Thin content (we’ll explain what it is shortly) can be a big issue for e-commerce sites, but as with everything in SEO the answer isn’t always so simple.
In this blog / video, we’ll explain what thin content is, what unique content is and why it’s important, whether or not thin content can perform and some top tips to help.
What is Thin Content?
Thin content refers to a webpage where either the A) length or B) quality of the content on the page is low.
typically when you’ve not put any content down, or your content is very short, or potentially even copied from a manufacturer’s site. But ultimately it comes down to content is just one ranking factor.
Why is Thin Content an Issue For E-commerce?
E-commerce websites are typically very large websites. you might have hundreds, if not thousands, of pages, and 95% of those are going to be product pages.
You have your homepage, your content pages, your category, subcategory pages. Then, you’re going to have all of your product pages. So, when Google comes to crawl your site the majority of what it’s going to be crawling is product pages. It’s a big investment to write unique content on each one of those product pages. It is important from an SEO point of view.

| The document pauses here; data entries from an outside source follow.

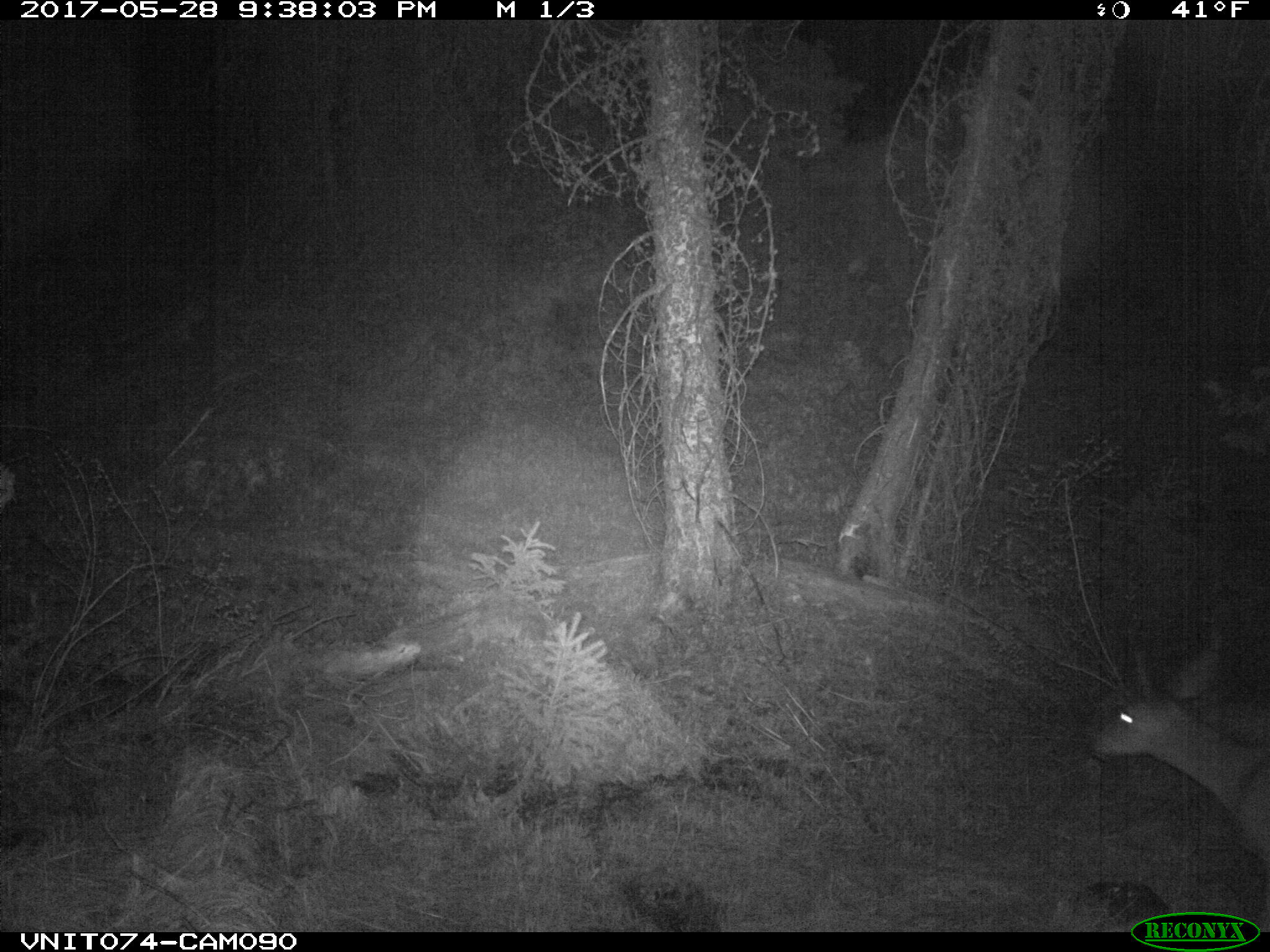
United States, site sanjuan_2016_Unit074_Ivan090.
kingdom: Animalia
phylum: Chordata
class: Mammalia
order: Artiodactyla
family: Cervidae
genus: Odocoileus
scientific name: Odocoileus hemionus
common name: mule deer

Why Unique Content is Important?
First off, one of the things that we will say outright is having worked on a lot of eCommerce sites before, those that perform better than others, especially from a small business point of view, are those with unique content. They’ve put in the time and effort to write it.
Can Thin Content Rank?
There are 200 ranking factors, and you can have thin content and you can rank if all your other ranking factors are doing really well. So if you’ve got great links, great technical SEO, a great reputation, then you can rank.
If you’re a small business and you don’t have those things going in your favour then you need to pick up your wings where you can. So, making sure that you’ve got unique content on those product pages is going to give you those wings.
It is a long process but you can just work on your products within your key categories first. You do want to think if Google was coming to your website, and 90% of what’s there, your product pages, have got thin content that’s going to look poorly, it’s going to look poorly across your whole site. So, you do want to think about the impact that’s having.
Content Best Practice Tip
My recommendation is to try and stagger any amount of products you’ve got on your website. Don’t try and have thousands upon thousands straight away because that is just going to give you just this terrible thin content issue.
Maybe put a hundred up, and then maybe another hundred, so you’ve got a smaller website and you can manage those and add unique content to them as you go rather than putting them all live at once and suddenly you’ve got thousands of pages with no good content, and that is going to really not help your SEO in any way.